Thursday, October 06, 2005

Third Time's the Charm!

If you haven't been watching the news you might not have heard about former Majority Leader Tom DeLay's legal problems. It seems as if a county district attorney in Texas has it out for 'ol Tom:

Travis County District Attorney Ronnie Earle acknowledged that prosecutors presented their case to three grand juries - not just the two they had discussed - and one grand jury refused to indict DeLay.

That's three - count 'em - three grand juries. To summarize: Ronnie Early went to grand jury #1. After six months they indicted DeLay on a conspiracy charge, then their term was over. Ronnie then went to grand jury #2 on their last day - they refused to indict DeLay on anything (in most states, when a grand jury fails to indict, you're finished - you can't go to another grad jury. It's a kind of "double jeopardy" thing...) Then Ronnie went to grand jury #3 on their first day, and they indicted DeLay on counts of money laundering.

In addition, the problems here are numerous. Problem #1 is that the campaign finance law that DeLay was indicted for conspiring to ignore was not in place until 2003; the particular transfer of funds he took part of occurred in 2002. Problem #2 is that the statute of limitations on conspiracy in Texas is 15 months. This is why Ronnie went on a grand jury shopping spree - the first indictment meant nothing - other than Delay had to step down as majority leader (which I assume was the idea.)

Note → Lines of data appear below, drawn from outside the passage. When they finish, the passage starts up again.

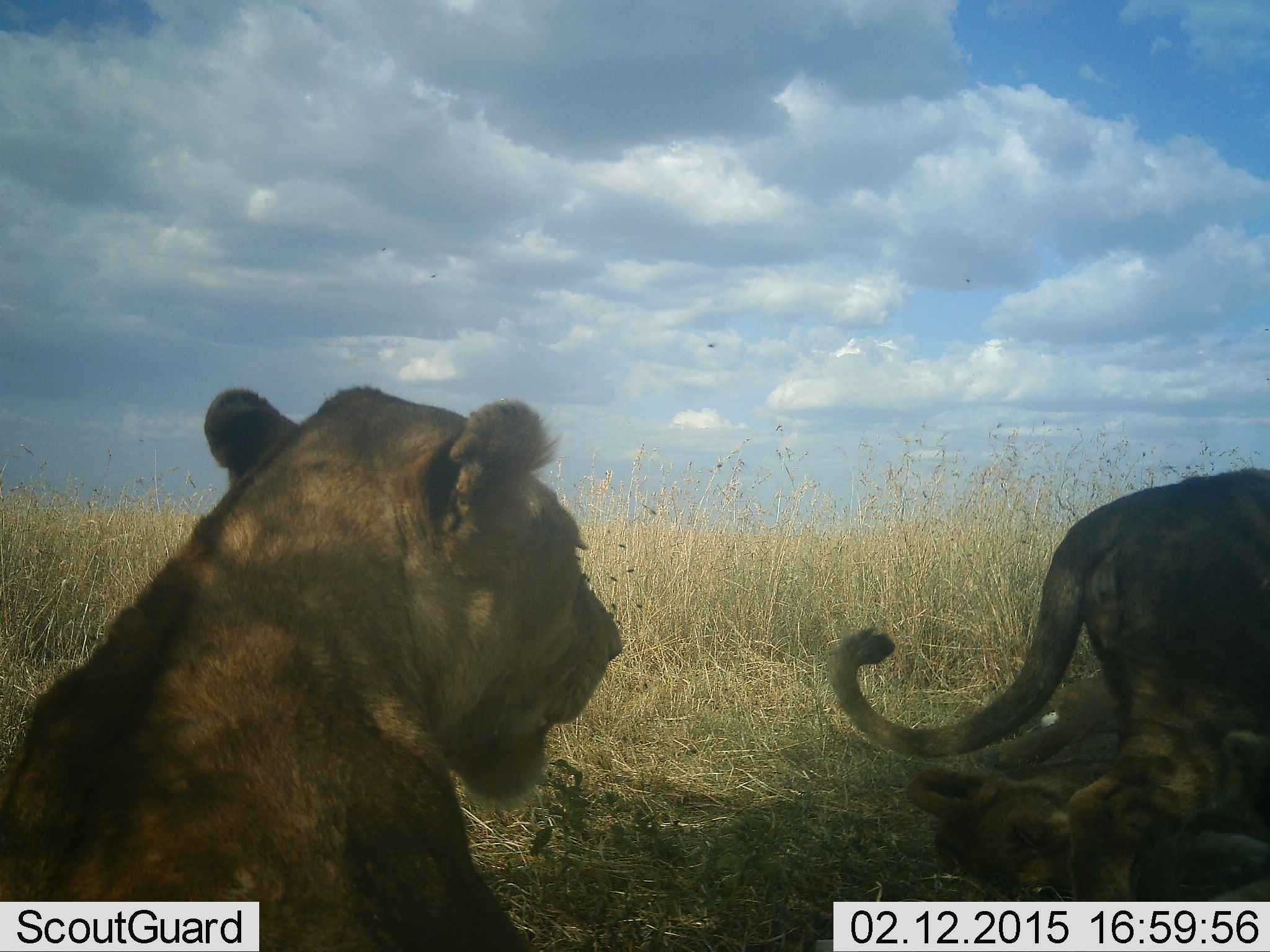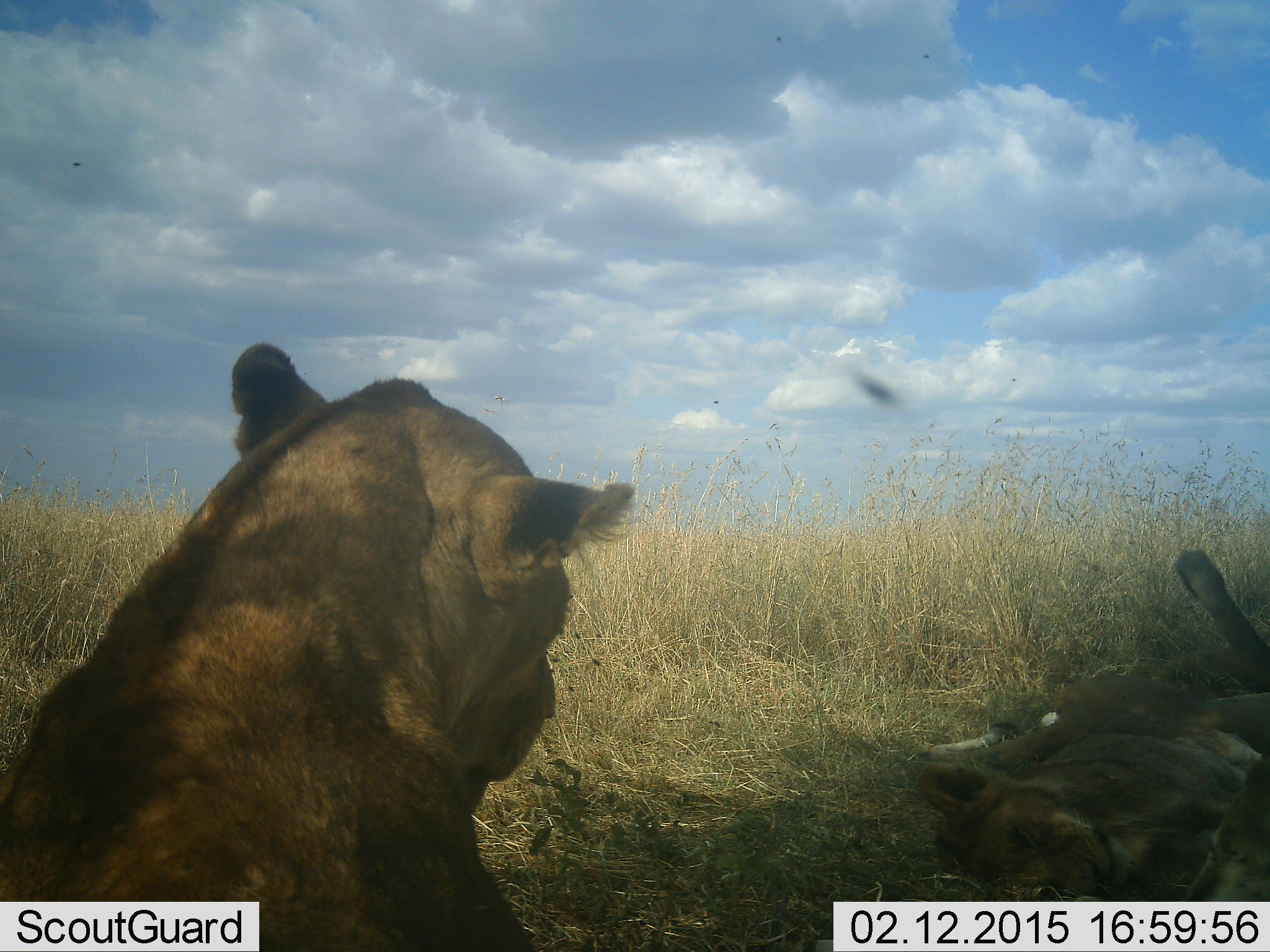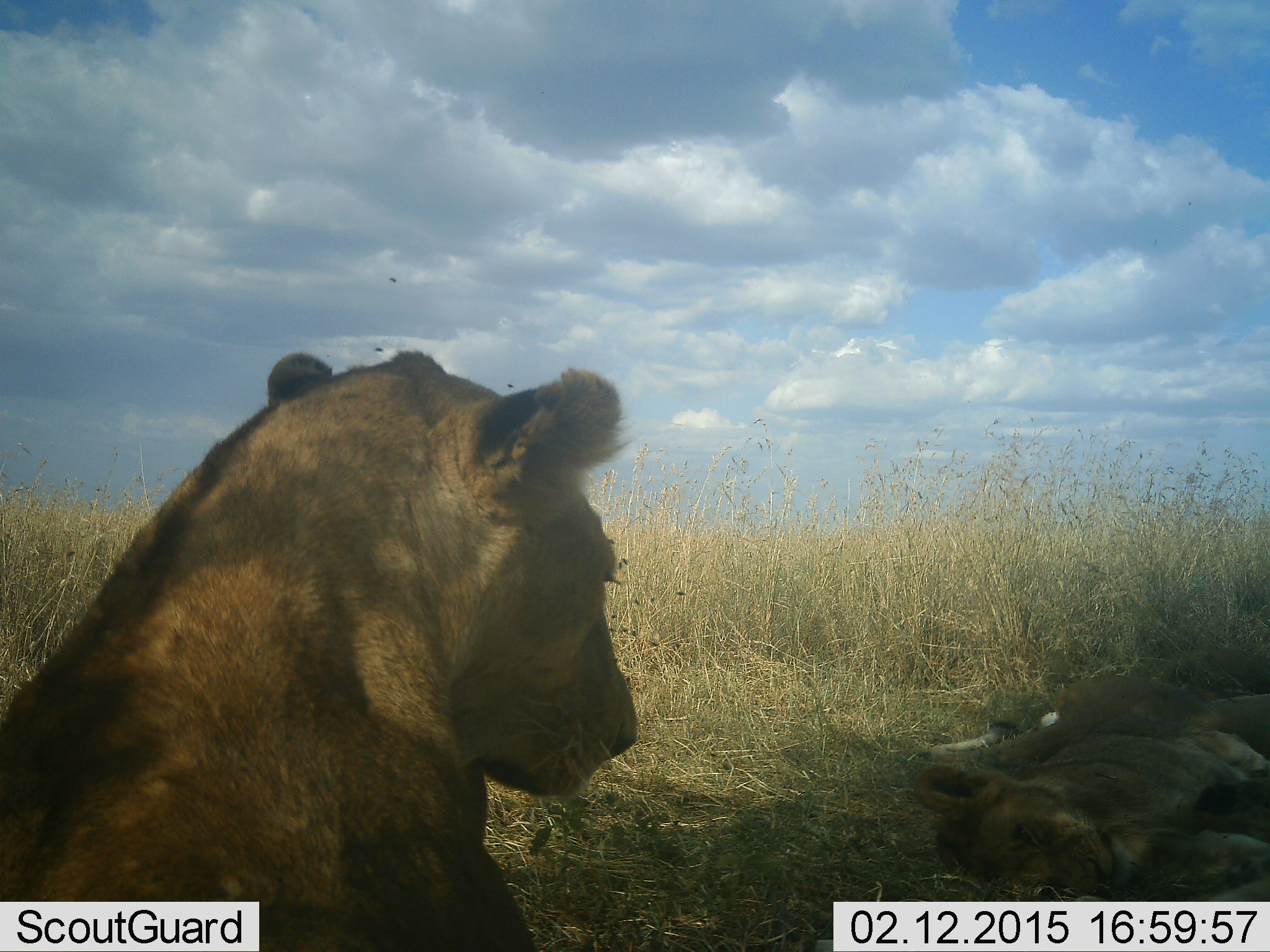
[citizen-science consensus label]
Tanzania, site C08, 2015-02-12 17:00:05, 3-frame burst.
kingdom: Animalia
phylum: Chordata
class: Mammalia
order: Carnivora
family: Felidae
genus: Panthera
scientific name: Panthera leo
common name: lion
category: lionfemale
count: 3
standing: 0%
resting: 100%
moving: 38%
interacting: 8%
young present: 15%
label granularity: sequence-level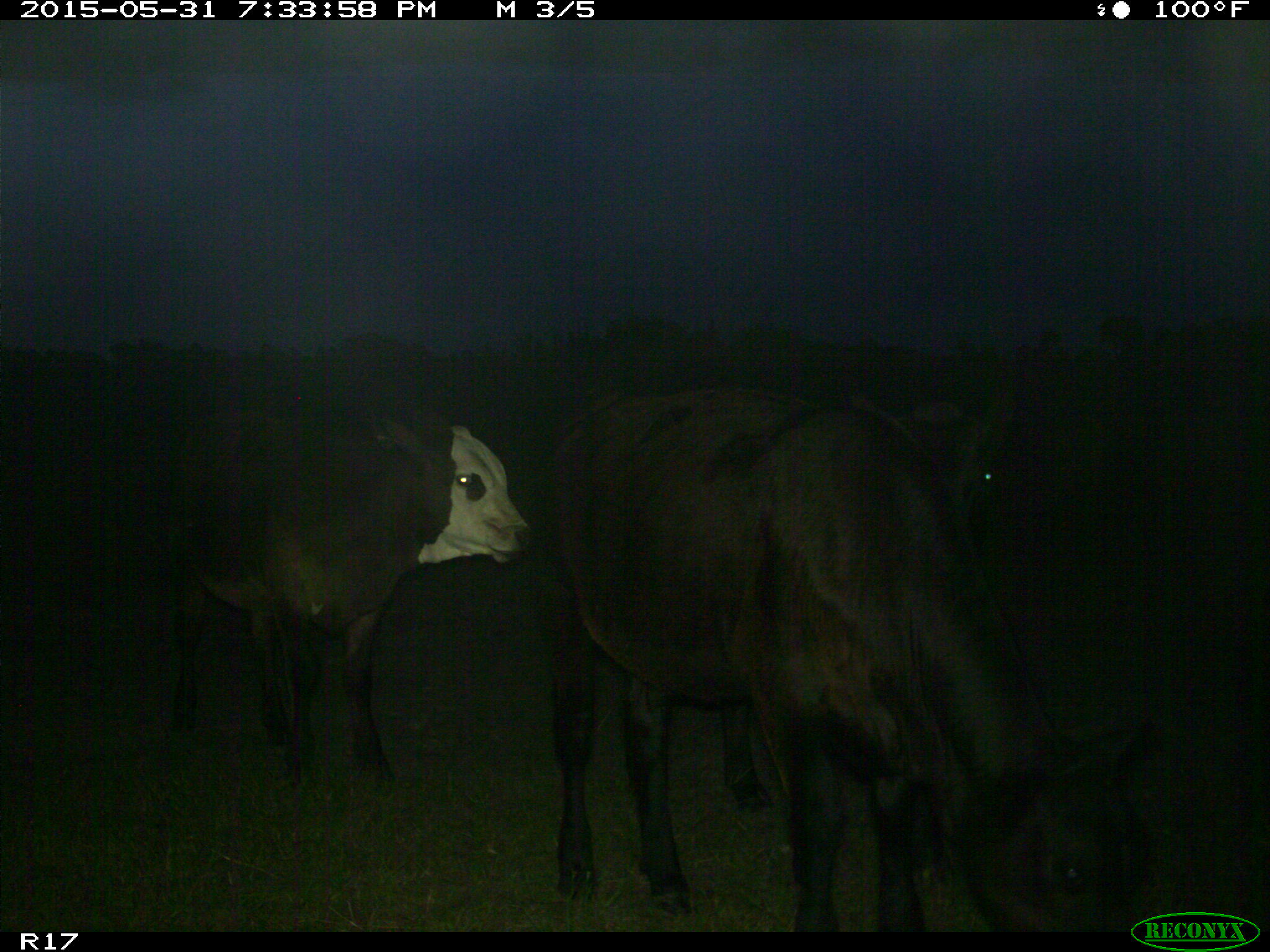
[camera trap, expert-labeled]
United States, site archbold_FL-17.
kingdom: Animalia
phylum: Chordata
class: Mammalia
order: Artiodactyla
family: Bovidae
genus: Bos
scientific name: Bos taurus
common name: domestic cow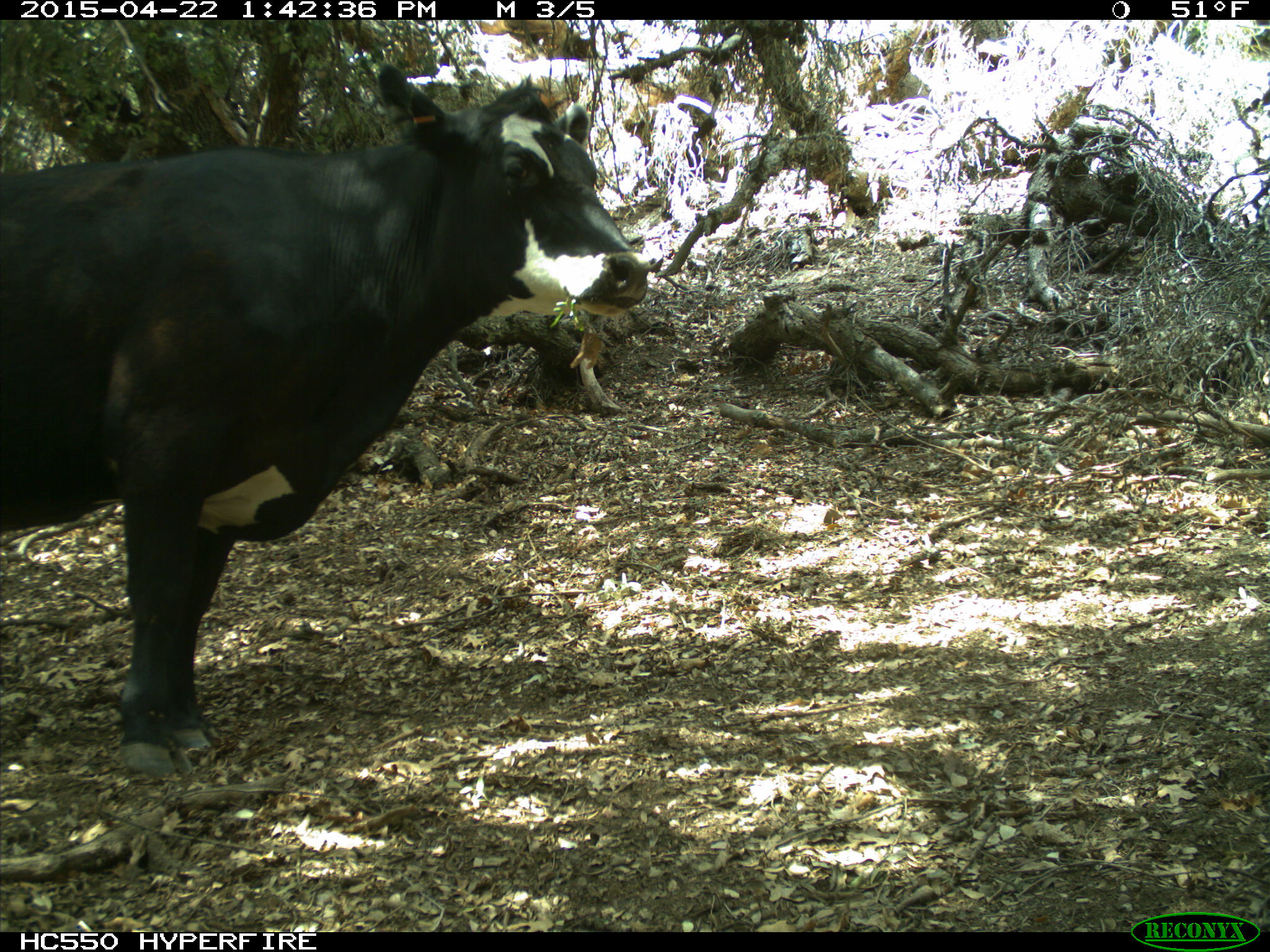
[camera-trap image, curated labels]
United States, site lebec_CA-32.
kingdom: Animalia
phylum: Chordata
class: Mammalia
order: Artiodactyla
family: Bovidae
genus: Bos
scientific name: Bos taurus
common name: domestic cow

This is the most shady version of law-mongering to politically attack someone I have ever heard of.

1 comment:

slowpitch said...

Friends of both people are calling this a "showdown" (at high noon in the OK corral?) and even friends of Earle are predicting he'll lose on every count. Earle deLayed his retirement for a year to pursue this case and there's nothing there, but he can't let go after making a national scene out of things.

Hmmm...prediction: will the NYT, LA Times, WaPo vindicate DeLay and admit he was harassed or claim he was declared innocent on 'legal technicalities'?